WHAT YOU SHOULD DO: Restate the entries below word for word, omitting nothing.

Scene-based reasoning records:
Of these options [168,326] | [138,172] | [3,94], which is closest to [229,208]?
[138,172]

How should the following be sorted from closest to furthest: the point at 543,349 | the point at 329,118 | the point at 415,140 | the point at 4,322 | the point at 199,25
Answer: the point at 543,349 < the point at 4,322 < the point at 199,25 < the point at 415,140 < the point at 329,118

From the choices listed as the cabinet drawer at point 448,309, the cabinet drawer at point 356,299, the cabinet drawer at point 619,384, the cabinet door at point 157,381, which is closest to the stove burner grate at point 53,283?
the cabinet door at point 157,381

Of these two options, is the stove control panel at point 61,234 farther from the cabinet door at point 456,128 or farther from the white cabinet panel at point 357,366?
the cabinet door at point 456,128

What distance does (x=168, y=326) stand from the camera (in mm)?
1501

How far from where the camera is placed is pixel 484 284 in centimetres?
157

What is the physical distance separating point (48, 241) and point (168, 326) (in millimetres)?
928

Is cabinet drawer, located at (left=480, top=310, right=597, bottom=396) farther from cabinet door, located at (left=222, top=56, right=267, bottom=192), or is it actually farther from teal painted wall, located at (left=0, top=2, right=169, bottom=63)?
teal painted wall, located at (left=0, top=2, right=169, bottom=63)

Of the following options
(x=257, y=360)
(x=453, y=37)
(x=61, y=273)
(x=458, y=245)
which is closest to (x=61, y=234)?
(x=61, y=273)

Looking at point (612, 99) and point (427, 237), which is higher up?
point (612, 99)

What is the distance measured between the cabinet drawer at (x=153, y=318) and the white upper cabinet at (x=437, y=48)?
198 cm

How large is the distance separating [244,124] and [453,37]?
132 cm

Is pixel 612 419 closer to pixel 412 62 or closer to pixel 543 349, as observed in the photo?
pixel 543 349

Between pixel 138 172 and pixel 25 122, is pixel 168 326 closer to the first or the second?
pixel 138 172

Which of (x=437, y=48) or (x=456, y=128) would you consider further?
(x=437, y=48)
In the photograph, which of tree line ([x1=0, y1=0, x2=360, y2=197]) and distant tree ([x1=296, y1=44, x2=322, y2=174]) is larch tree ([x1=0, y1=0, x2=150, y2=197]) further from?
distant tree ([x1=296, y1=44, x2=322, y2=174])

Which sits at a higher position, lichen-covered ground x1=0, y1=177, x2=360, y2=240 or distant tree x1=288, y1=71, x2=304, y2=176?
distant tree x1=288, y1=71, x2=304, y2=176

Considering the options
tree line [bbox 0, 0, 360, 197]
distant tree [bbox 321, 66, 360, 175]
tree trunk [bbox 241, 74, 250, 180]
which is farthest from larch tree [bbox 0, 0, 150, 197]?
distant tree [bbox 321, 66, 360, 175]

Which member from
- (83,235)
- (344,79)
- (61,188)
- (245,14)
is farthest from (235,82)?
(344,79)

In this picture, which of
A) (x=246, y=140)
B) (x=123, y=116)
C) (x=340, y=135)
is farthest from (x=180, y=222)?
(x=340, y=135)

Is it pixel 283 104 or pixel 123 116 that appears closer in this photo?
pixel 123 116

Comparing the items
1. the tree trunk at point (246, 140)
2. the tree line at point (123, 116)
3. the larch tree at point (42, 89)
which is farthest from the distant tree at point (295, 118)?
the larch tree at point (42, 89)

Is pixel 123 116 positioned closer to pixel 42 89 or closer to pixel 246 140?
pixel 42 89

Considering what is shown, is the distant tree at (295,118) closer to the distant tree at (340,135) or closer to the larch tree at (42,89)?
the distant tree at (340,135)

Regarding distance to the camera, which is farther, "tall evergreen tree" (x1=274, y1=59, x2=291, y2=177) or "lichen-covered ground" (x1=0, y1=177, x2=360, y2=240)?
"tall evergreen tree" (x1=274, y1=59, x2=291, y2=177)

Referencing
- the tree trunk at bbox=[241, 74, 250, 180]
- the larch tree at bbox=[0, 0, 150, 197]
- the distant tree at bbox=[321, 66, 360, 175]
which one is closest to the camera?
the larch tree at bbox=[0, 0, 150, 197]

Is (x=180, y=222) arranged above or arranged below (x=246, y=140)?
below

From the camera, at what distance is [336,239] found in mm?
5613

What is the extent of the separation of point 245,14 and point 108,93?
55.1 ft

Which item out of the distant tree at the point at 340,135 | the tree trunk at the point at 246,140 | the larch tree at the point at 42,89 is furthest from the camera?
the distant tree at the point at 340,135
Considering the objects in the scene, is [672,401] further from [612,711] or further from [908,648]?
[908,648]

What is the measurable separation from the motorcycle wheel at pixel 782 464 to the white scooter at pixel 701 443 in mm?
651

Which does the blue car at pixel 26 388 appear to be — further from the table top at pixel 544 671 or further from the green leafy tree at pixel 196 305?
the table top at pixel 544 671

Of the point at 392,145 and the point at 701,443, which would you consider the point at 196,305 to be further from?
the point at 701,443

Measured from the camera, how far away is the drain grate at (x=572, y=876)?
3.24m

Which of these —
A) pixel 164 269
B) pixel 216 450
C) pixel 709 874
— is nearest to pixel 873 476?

EXERCISE OUTPUT:
Of these options [168,326] | [138,172] | [3,94], which is closest to [229,208]?
[138,172]

How should the following be sorted from closest to furthest: the point at 543,349 | the point at 329,118 | the point at 415,140 | the point at 4,322 | the point at 199,25
Answer: the point at 543,349 < the point at 4,322 < the point at 199,25 < the point at 415,140 < the point at 329,118

From the choices listed as the cabinet drawer at point 448,309, the cabinet drawer at point 356,299, the cabinet drawer at point 619,384, the cabinet door at point 157,381, which is closest to the stove burner grate at point 53,283?
the cabinet door at point 157,381

Of these two options, is the stove control panel at point 61,234 farther from the cabinet door at point 456,128 or farther from the white cabinet panel at point 357,366?
the cabinet door at point 456,128

What distance does (x=168, y=326) stand from the camera (in mm)?
1501

How far from where the camera is placed is pixel 484 284 in centimetres?
157

What is the physical distance separating point (48, 241) and point (168, 326) (in millimetres)?
928

Is cabinet drawer, located at (left=480, top=310, right=597, bottom=396) farther from cabinet door, located at (left=222, top=56, right=267, bottom=192), or is it actually farther from teal painted wall, located at (left=0, top=2, right=169, bottom=63)?
teal painted wall, located at (left=0, top=2, right=169, bottom=63)

Of the following options
(x=257, y=360)
(x=453, y=37)
(x=61, y=273)
(x=458, y=245)
which is closest to (x=61, y=234)?
(x=61, y=273)

Looking at point (612, 99) and point (427, 237), which is higher up?
point (612, 99)

What is the distance measured between the cabinet drawer at (x=153, y=318) and the white upper cabinet at (x=437, y=48)?
198 cm

How large is the distance separating [244,124] and [453,37]?
132 cm

Is pixel 612 419 closer to pixel 412 62 or closer to pixel 543 349, as observed in the photo?
pixel 543 349

Between pixel 138 172 and pixel 25 122, is pixel 168 326 closer to the first or the second?
pixel 138 172

Which of (x=437, y=48) or (x=456, y=128) would you consider further?
(x=437, y=48)
In the photograph, which of tree line ([x1=0, y1=0, x2=360, y2=197]) and distant tree ([x1=296, y1=44, x2=322, y2=174]) is larch tree ([x1=0, y1=0, x2=150, y2=197]) further from?
distant tree ([x1=296, y1=44, x2=322, y2=174])

Which sits at a higher position, lichen-covered ground x1=0, y1=177, x2=360, y2=240 or distant tree x1=288, y1=71, x2=304, y2=176?
distant tree x1=288, y1=71, x2=304, y2=176

Considering the options
tree line [bbox 0, 0, 360, 197]
distant tree [bbox 321, 66, 360, 175]
tree trunk [bbox 241, 74, 250, 180]
which is farthest from larch tree [bbox 0, 0, 150, 197]?
distant tree [bbox 321, 66, 360, 175]

Which member from
- (83,235)
- (344,79)
- (61,188)
- (245,14)
is farthest from (235,82)?
(344,79)

In this picture, which of
A) (x=246, y=140)
B) (x=123, y=116)
C) (x=340, y=135)
is farthest from (x=180, y=222)?
(x=340, y=135)

Is it pixel 283 104 or pixel 123 116 that appears closer in this photo?
pixel 123 116

Comparing the items
1. the tree trunk at point (246, 140)
2. the tree line at point (123, 116)
3. the larch tree at point (42, 89)
which is farthest from the distant tree at point (295, 118)?
the larch tree at point (42, 89)

Is pixel 123 116 positioned closer to pixel 42 89 or closer to pixel 246 140?
pixel 42 89

Considering what is shown, is the distant tree at (295,118) closer to the distant tree at (340,135) or closer to the larch tree at (42,89)?
the distant tree at (340,135)

Regarding distance to the camera, which is farther, "tall evergreen tree" (x1=274, y1=59, x2=291, y2=177) or "lichen-covered ground" (x1=0, y1=177, x2=360, y2=240)?
"tall evergreen tree" (x1=274, y1=59, x2=291, y2=177)

Referencing
- the tree trunk at bbox=[241, 74, 250, 180]
- the larch tree at bbox=[0, 0, 150, 197]
- the distant tree at bbox=[321, 66, 360, 175]
which one is closest to the camera?
the larch tree at bbox=[0, 0, 150, 197]

Is (x=180, y=222) arranged above or arranged below (x=246, y=140)?
below

From the camera, at what distance is [336,239] found in mm?
5613

What is the extent of the separation of point 245,14 and point 108,93?
55.1 ft

Which item out of the distant tree at the point at 340,135 | the tree trunk at the point at 246,140 | the larch tree at the point at 42,89 is furthest from the camera?
the distant tree at the point at 340,135
Considering the objects in the scene, is [672,401] further from [612,711] or further from [908,648]?
[908,648]

What is the measurable separation from the motorcycle wheel at pixel 782 464 to the white scooter at pixel 701 443 in mm?
651

Which does the blue car at pixel 26 388 appear to be — further from the table top at pixel 544 671 or further from the green leafy tree at pixel 196 305?
the table top at pixel 544 671

Of the point at 392,145 and the point at 701,443, which would you consider the point at 196,305 to be further from?
the point at 701,443

Measured from the camera, how far away is the drain grate at (x=572, y=876)?
3.24m

Which of these —
A) pixel 164 269
B) pixel 216 450
C) pixel 709 874
— is nearest to pixel 873 476?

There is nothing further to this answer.